The query patterns: how to test where you appear
Don't just check "best [your category] in [your city]". Real users phrase queries in a hundred different ways. Test across these patterns:
- Recommend a [category] in [city]
- Where should I go for [specific service] near [location]?
- I need a [category] who can [specific need]
- What's a good [category] in [neighbourhood]?
- Compare [competitor] to alternatives
- Best [category] for [type of customer] in [city]
- Cheap / affordable [category] near [area]
- Highly-rated [category] in [city]
- [Category] with [specific attribute] in [city]
- Open now [category] near me [city]
Run these across ChatGPT, Perplexity, Gemini, and Claude. Note where you appear, what's said about you, and which competitors are mentioned that you didn't expect. The competitive map in AI search is sometimes very different from the Google competitive map. Our AI Visibility Tracker automates this so you can scan dozens of queries weekly without hand-running each one.
What to actually do
- 1
Make sure your traditional SEO is strong
AI search uses web search as a foundation. Without organic visibility for your target queries, GEO is uphill. See the complete guide to local SEO for the foundations.
- 2
Build review depth
100+ reviews with specific service mentions is the realistic floor for being quoted. See how to get more Google reviews. Encourage specific reviews (mentioning the service, not just generic praise) because those are what AI assistants quote.
- 3
Earn mentions in third-party 'best of' content
Pitch local press and round-up writers. Sponsor local content where it makes sense. Each earned mention is a citation an AI model can pull from. Aim for 3 to 5 high-quality mentions per year, in publications a model might trust.
- 4
Add comprehensive schema markup
LocalBusiness, Service, FAQ, Review, Product where applicable. The clearer your data is, the more accurately you'll be summarised. Models prefer structured sources over free-text ones because they're easier to extract from reliably.
- 5
Write clear, direct service pages
Pages structured around real questions with clear answers ("How long does a [service] take?", "What does it cost?", "Do you offer evening appointments?") map directly onto how AI models summarise. Pages full of generic marketing copy do not.
- 6
Track and iterate
AI assistants change their answers surprisingly often. Re-test monthly. Compare to where you rank in traditional search to see which signal is dominant for your sector. Some sectors (legal, medical) lean heavily on authoritative sources. Others (restaurants, beauty) lean on review sentiment.
What not to do
Sector-by-sector heuristics
We've seen consistent patterns across sectors for what AI assistants weight most heavily. Useful for prioritising effort.

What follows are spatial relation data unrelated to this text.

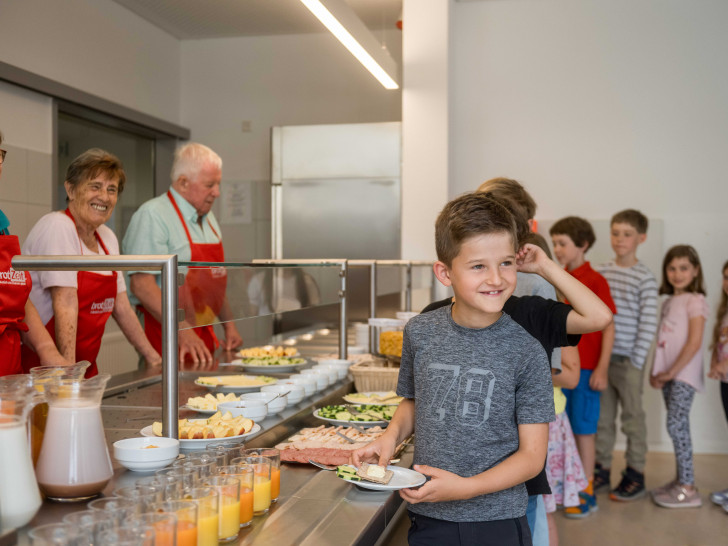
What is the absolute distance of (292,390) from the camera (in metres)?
2.35

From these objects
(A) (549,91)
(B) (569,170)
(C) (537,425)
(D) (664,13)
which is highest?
(D) (664,13)

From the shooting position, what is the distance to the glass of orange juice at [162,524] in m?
1.07

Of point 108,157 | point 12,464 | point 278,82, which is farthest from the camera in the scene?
point 278,82

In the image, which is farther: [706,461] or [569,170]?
[569,170]

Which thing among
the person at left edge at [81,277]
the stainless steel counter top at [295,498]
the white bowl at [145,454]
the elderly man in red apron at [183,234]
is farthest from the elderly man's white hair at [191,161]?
the white bowl at [145,454]

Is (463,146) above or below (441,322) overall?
above

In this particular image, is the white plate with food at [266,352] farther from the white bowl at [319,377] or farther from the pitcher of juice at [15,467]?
the pitcher of juice at [15,467]

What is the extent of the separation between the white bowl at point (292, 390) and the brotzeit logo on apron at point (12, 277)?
31.6 inches

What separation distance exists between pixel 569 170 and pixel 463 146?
82cm

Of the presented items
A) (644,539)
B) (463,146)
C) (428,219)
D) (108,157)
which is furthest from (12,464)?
(463,146)

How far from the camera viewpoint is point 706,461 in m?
5.19

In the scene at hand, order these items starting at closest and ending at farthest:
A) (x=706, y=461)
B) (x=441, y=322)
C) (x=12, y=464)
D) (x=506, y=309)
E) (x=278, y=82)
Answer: (x=12, y=464) → (x=441, y=322) → (x=506, y=309) → (x=706, y=461) → (x=278, y=82)

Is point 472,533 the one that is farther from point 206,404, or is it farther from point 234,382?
point 234,382

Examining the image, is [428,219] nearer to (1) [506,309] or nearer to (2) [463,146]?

Restaurant / hospitality / beauty
- •Review sentiment is dominant
- •Photos and visual content amplify reach (if AI search adds image inclusion)

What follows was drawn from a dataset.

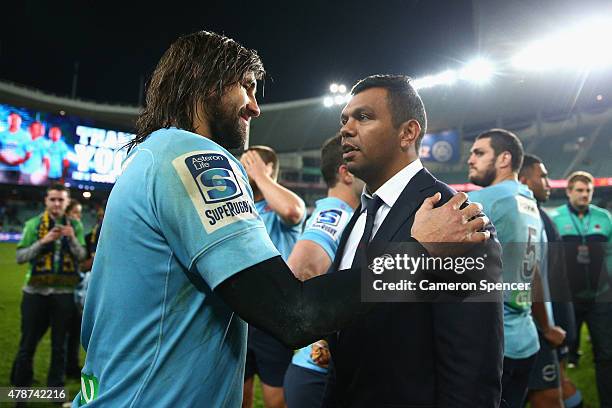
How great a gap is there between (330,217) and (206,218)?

- •Specific phrases in reviews carry weight ('best brunch in Hackney', 'great for groups')
- •Wikipedia rarely matters
Legal / medical / financial
- •Authoritative sources dominate (.gov, .org, regulator listings)
- •Wikipedia and trade-body mentions matter
- •Reviews matter but less than authority
- •AI tends to be more cautious recommending in YMYL areas
Trades / home services / retail
- •Reviews + specific service mentions
- •Mentions in trade publications and aggregator sites (Checkatrade, Trustpilot)
- •Local press for bigger trades businesses
- •Visual content matters less than for hospitality
Where this is going
AI search isn't replacing Google overnight, but it's eating click-through to websites at the top of the funnel. The businesses that win in three years are the ones that get cited in answers AND rank in traditional search. The ones that don't get cited slowly disappear, even if their organic rankings hold, because the user never sees the SERP. They just got an answer.
~15-25%
Of users
Estimated to use AI assistants for at least some local discovery (and growing)
60-90 days
Signal lag
Realistic delay between making a change and seeing it surface consistently in AI answers
Monthly
Re-test cadence
Models update their data and answers frequently. Re-test the same query set every 30 days.